Actions to take:
A. Answer these questions about the speech on constitutional democracy:
(i) According to the speech, between which two levels is power divided vertically?
(ii) Paraphrasing James Madison, what does the speaker name as the goal of government?
(iii) Which charge against the king does the speaker quote from the Declaration of Independence?
B. Render the lines of the entries as a Markdown table with the columns Row and Line, starting at the line that contains "Can you tell" and ending at the last line of the entries, leaving out blank lines.

We live within a set of common rules that set parameters on what government can do and on what we as citizens can use government for. Power is divided both horizontally—the Congress, article one—then the presidency and the courts. And power is divided vertically—the federal government and the states. Sometimes you will want one to prevail, sometimes another; that’s where we hash out our policy differences. There will be those who ignore the boundaries, who claim that what they desire or what they believe is required is sufficient to justify pretending that the laws and the Constitution itself are merely suggestions, that the Constitution is getting in the way. In the name of security they will justify the use of torture or the denial of habeas corpus and to many, that setting aside of the Constitution will seem okay because it might lead to the outcome they want. Presidents of both parties will stretch claims of executive privilege, stretch definitions of a unitary executive, stretch authorizations to use force in order to justify attacks against enemies that did not even exist when the authorizations were passed, and the Congress’s constitutional authority to decide when and if we will engage in war will be brushed aside. Congresses will abdicate their responsibilities as an equal branch of government. Sometimes courts will take it upon themselves to decide what the law should be and sometimes the courts will hide behind rules of standing that make legal redress impossible to achieve. You may be on one side of those debates or another—I’m not trying to tell you which side to take on in any of these debates—but you cannot ignore them because you are now the defenders of America’s constitutional democracy.

America is not just another country. American exceptionalism doesn’t mean that we are somehow better or wiser or more deserving than people from other places; what it means is that we are the inheritors of a particular system that elevates the people collectively to the top rank of society; collectively, the people of America have the power of emperors—to work through their representatives to determine everything from whether to go to war to how much to be taxed to what the government shall or shall not do. These decisions will be debated and if our system works, there will be discussions, deliberations, attempts to find consensus, to compromise if necessary to move the ball forward; not a touchdown on every play but another five yards toward the goal line of making America what you want it to be.

I want to leave you with one more thought, one more charge. To paraphrase James Madison, justice is the goal of government; it is the goal of civil society.

We are both a republic and a democracy but the end goal of both is to ensure justice. […] In our Declaration of Independence, that list of grievances that drove the Founders to break from the king and establish a new nation: The charge? Quote, “He has obstructed the administration of justice.”

[Collected data]
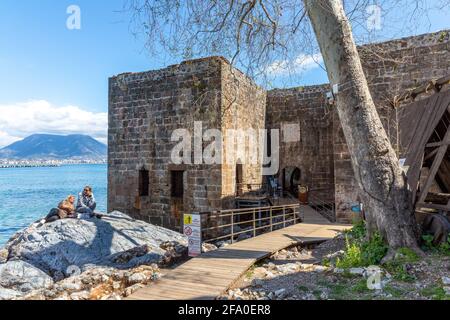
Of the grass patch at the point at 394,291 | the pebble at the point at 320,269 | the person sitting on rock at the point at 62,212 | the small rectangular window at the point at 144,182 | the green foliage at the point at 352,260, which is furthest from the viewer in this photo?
the small rectangular window at the point at 144,182

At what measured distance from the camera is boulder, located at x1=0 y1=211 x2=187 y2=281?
24.7 feet

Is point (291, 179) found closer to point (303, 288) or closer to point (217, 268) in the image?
point (217, 268)

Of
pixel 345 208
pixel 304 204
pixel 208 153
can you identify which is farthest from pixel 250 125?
pixel 345 208

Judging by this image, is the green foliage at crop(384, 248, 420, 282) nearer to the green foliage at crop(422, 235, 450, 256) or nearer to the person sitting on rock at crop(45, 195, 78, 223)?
the green foliage at crop(422, 235, 450, 256)

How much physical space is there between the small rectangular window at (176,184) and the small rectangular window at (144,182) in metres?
1.24

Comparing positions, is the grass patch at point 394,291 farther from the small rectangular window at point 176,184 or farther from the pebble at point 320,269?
the small rectangular window at point 176,184

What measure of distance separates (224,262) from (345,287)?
2250 mm

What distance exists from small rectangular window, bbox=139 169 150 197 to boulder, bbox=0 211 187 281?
3.79 m

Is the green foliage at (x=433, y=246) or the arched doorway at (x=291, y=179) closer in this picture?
the green foliage at (x=433, y=246)

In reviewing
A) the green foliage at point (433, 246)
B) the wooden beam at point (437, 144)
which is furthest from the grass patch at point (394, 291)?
the wooden beam at point (437, 144)

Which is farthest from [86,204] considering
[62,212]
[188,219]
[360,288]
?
[360,288]

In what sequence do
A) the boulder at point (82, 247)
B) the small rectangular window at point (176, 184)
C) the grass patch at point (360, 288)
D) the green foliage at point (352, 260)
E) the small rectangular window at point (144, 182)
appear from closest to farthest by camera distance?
the grass patch at point (360, 288) → the green foliage at point (352, 260) → the boulder at point (82, 247) → the small rectangular window at point (176, 184) → the small rectangular window at point (144, 182)

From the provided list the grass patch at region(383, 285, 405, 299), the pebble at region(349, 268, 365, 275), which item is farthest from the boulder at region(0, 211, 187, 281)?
the grass patch at region(383, 285, 405, 299)

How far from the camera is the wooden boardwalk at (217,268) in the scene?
4512mm
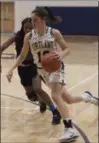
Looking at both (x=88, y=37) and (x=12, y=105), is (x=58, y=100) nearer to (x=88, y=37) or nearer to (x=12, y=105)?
(x=12, y=105)

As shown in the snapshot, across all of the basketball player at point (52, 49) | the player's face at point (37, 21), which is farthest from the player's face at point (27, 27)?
the player's face at point (37, 21)

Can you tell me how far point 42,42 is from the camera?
550 cm

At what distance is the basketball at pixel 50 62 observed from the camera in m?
5.21

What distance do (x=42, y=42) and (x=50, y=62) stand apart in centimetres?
41

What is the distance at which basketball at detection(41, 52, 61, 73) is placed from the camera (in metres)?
5.21

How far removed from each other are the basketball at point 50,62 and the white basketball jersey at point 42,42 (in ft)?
0.53

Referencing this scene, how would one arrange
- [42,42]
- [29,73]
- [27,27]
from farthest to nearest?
[29,73] → [27,27] → [42,42]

Solutions below:
A.
(i) The federal government and the states.
(ii) Justice.
(iii) "He has obstructed the administration of justice."

B.
| Row | Line |
|---|---|
| 1 | Can you tell me how far point 42,42 is from the camera? |
| 2 | 550 cm |
| 3 | At what distance is the basketball at pixel 50 62 observed from the camera in m? |
| 4 | 5.21 |
| 5 | What distance do (x=42, y=42) and (x=50, y=62) stand apart in centimetres? |
| 6 | 41 |
| 7 | What is the distance at which basketball at detection(41, 52, 61, 73) is placed from the camera (in metres)? |
| 8 | 5.21 |
| 9 | How far removed from each other are the basketball at point 50,62 and the white basketball jersey at point 42,42 (in ft)? |
| 10 | 0.53 |
| 11 | Referencing this scene, how would one arrange |
| 12 | - [42,42] |
| 13 | - [29,73] |
| 14 | - [27,27] |
| 15 | from farthest to nearest? |
| 16 | [29,73] → [27,27] → [42,42] |